I work in transformation & consultancy at South, Central & West Commissioning Support Unit. I really enjoy the fact I can work on really different projects. My main area of work is supporting primary care with their digital transformation journey. I have also recently completed a national project as part of the ‘Building a Digital Ready Workforce’ programme on health informatics career pathways.

What’s the largest barrier to achieving digital transformation?

Can I have three? One, we don’t do enough around user experience from the outset – both in terms of citizens and our NHS staff. I think we are sometimes too scared to ask and open up those cans of worms – but they need to be opened!

Two, a pet peeve of mine is also making an existing bad process digital! We don’t achieve transformation if we don’t transform the process behind it.

And three, the majority of us come to work wanting to do the best we can, yet  we don’t always work in the best way as a system and organisational barriers can be a hindrance, both individual teams within one organisation, or multiple organisations within a system.

If you were given £30 million to spend on digital transformation, where would that money go?

I would probably spend it on developing and investing in the informatics workforce, so that we can do digital transformation well, alongside sorting out some of the basic IT infrastructure. They sound like two extremes, but both are really important, or we risk wasting money in the middle on vanity projects where we don’t have enough capable staff to deliver it and/or the infrastructure to support it!

What is the most over-hyped digital innovation in health?

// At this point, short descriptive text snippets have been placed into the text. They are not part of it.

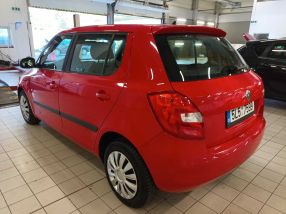 Skoda Fabia - 2012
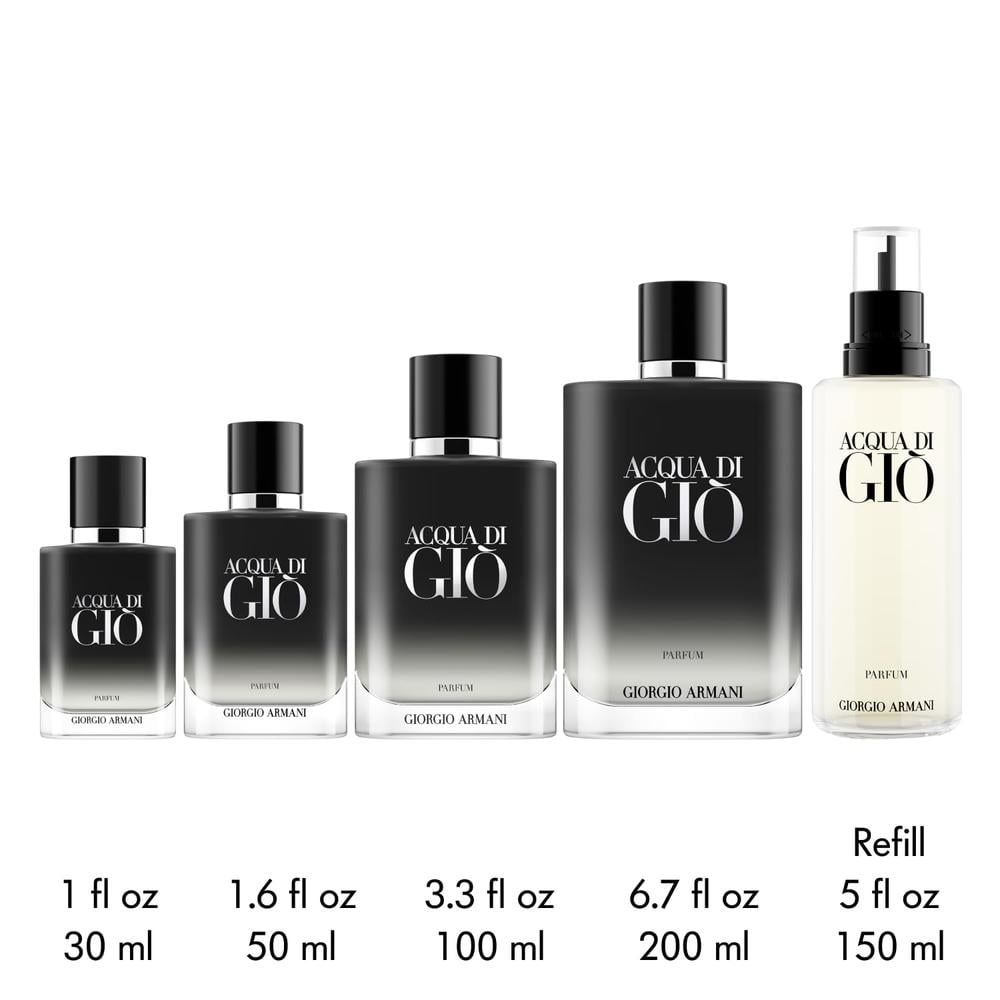PERFUME ARMANY BEAUTY ACQUA DI GIÒ PARFUM HOMBRE | 100ML - 4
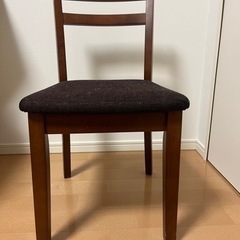 【4／10までに取りに来て頂ける方優先】家具 ダイニングセットの画像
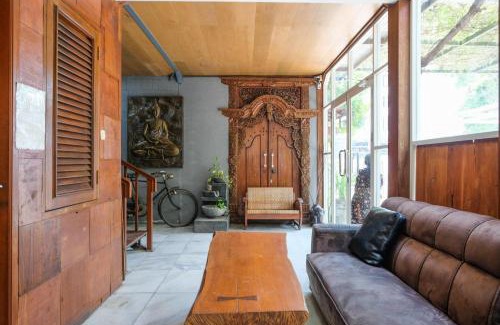 Prawirotaman Casa | Urbanview Hotel Tan Jokteng Prawirotaman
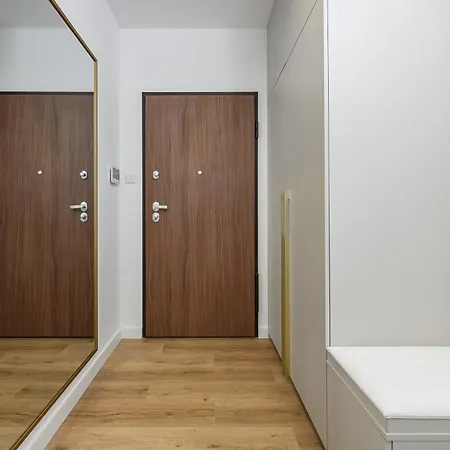 Apartamento Lumina I Design 2-3br With Parking I Balconies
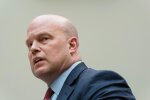 Matthew Whitaker, photo - Chris Kleponis / CNP / AdMedia / Global Look Press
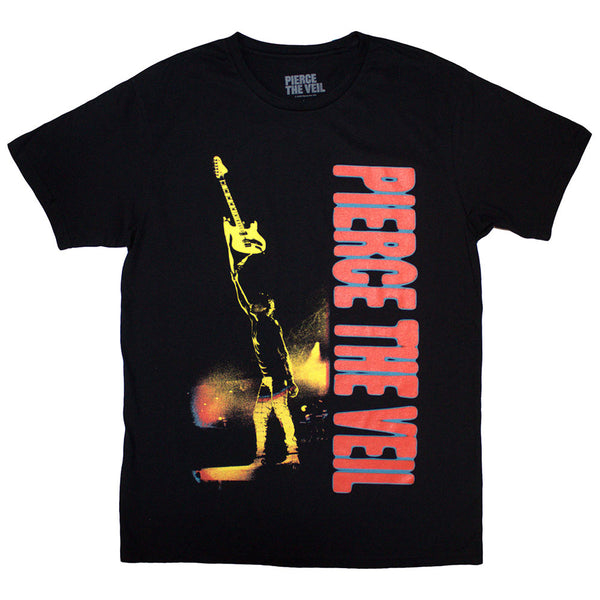 Pierce The Veil | Official Band T-Shirt | Guitar Swing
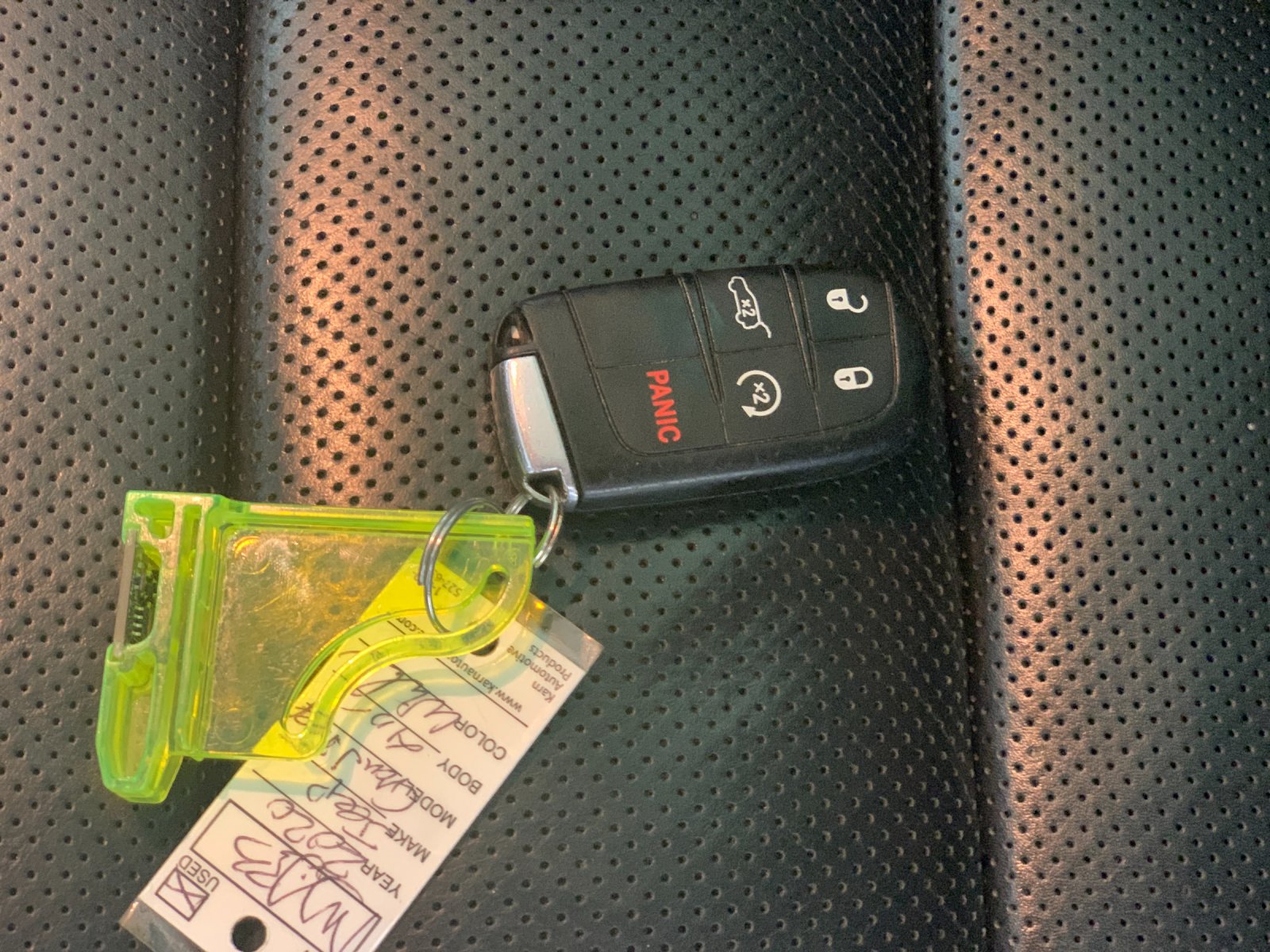 Used 2020 Jeep Grand Cherokee SUV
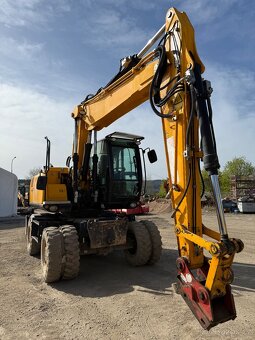 JCB JS 145W+ - 6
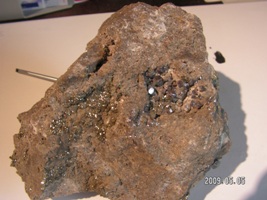 pyrite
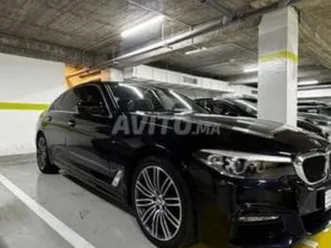 bmw 520d pack m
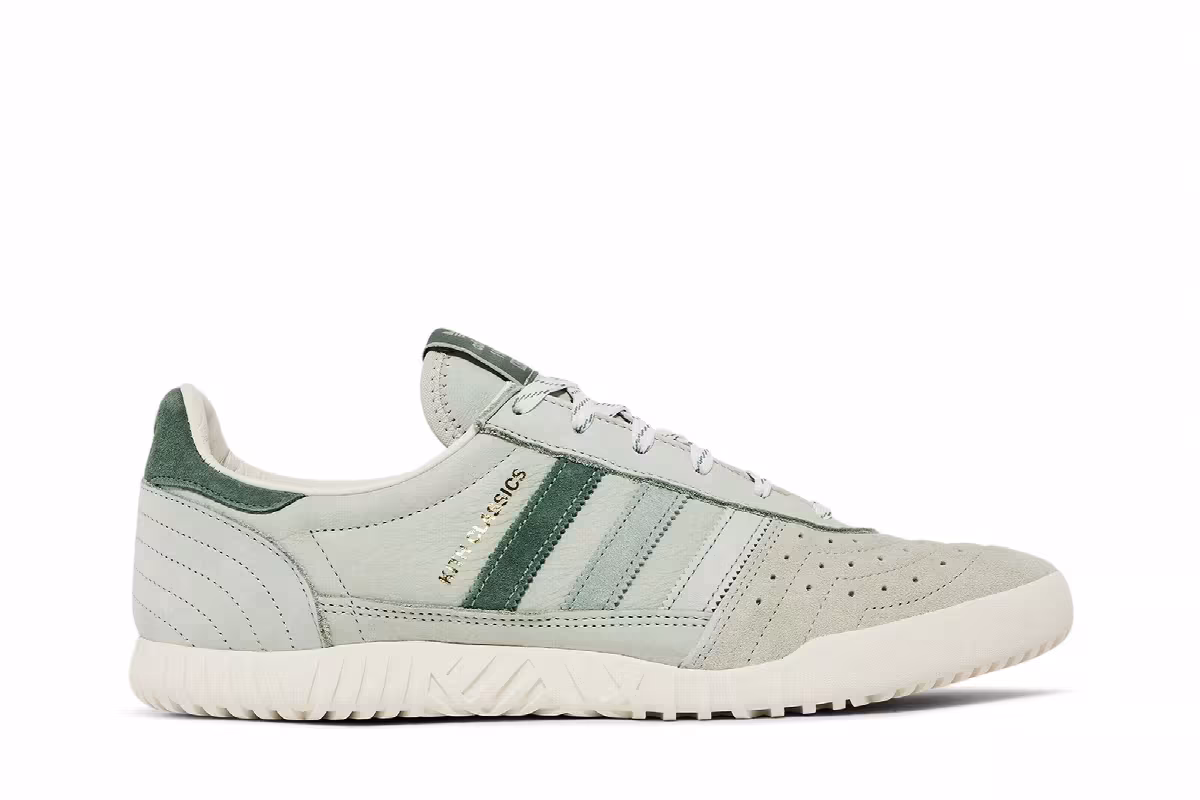 Kith x adidas Indoor Super Classics Program - Green, view 2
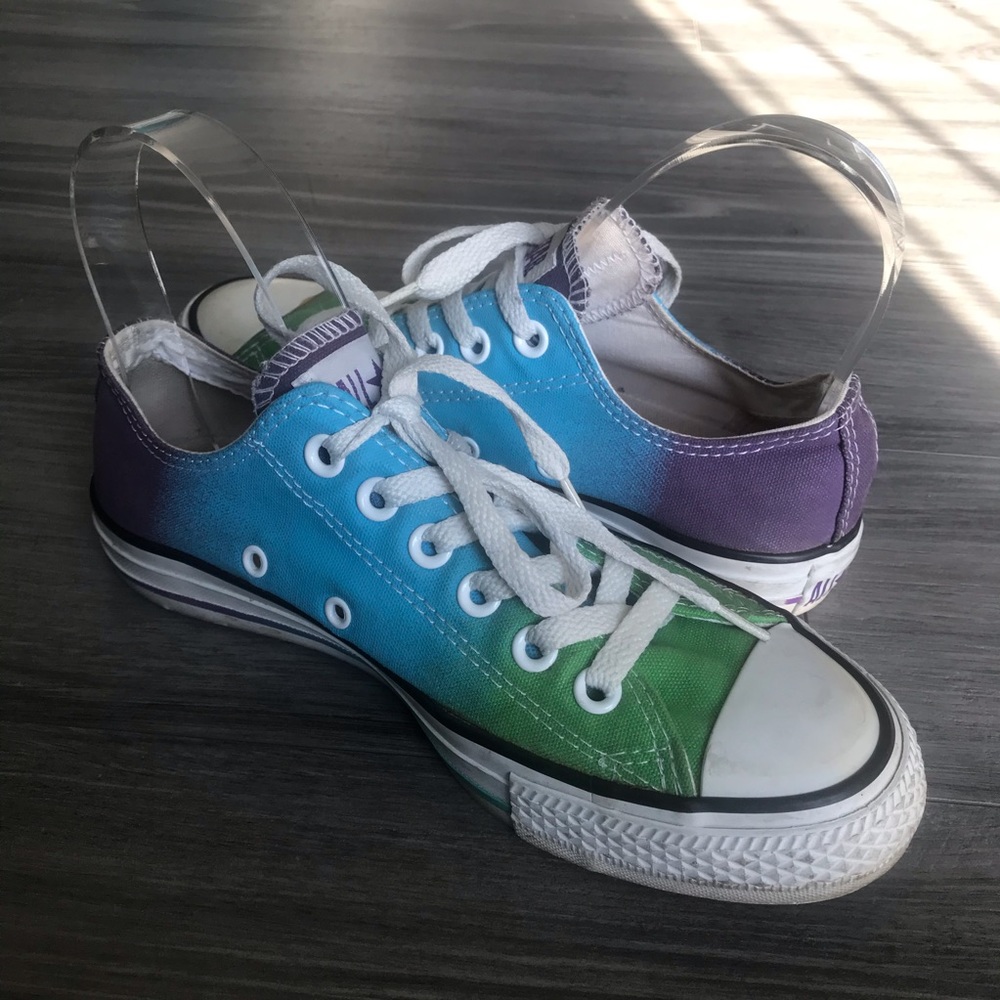 Converse All Star Ombre Lo Sneaker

I wouldn’t necessary say its over hyped but for me the jury is still out on video consultations. From my personal research when I did my dissertation, it was not favourable. I think it could work wonders for certain patient groups. It will be interesting to see how it unfolds over the next few years, and I hope we evaluate and collect evidence against it to learn from.

What’s the worst job you’ve ever had and why?

I’d joined an organisation expecting to work on digital transformation projects and I ended up spending the majority of my time fixing an access database and doing QIPP reporting – because there was a vacancy and I was the one in the team who knew how to use Access and Excel.

I appreciate someone has to do it, but it absolutely killed me inside – and had I of known I’d be doing that, I wouldn’t have taken the role on. It’s a shame really because I think I’d have been really good at the job I’d applied for but I ended up walking away. I think again this highlights the importance of career pathways and mismatched expecations – something I talk about quite a lot!

What’s the background image on your phone?

My 2 year old daughter.

What’s the last TV series you binge-watched?

I’ve been binge watching quite a lot of the Mighty Boosh and the IT Crowd lately.

If you could travel back in time to meet one person, who would it be?

Probably my grandad (my mums dad) who died when I was a baby, as I don’t have any memories of him

In a film of your life, who would play you?

Me! As the one thing I’ve learnt over the last 12 months is being your authentic true self is so important. So I can’t imagine someone else playing me when I place so much emphasis now on being true to myself. That sounds really cheesy doesn’t it?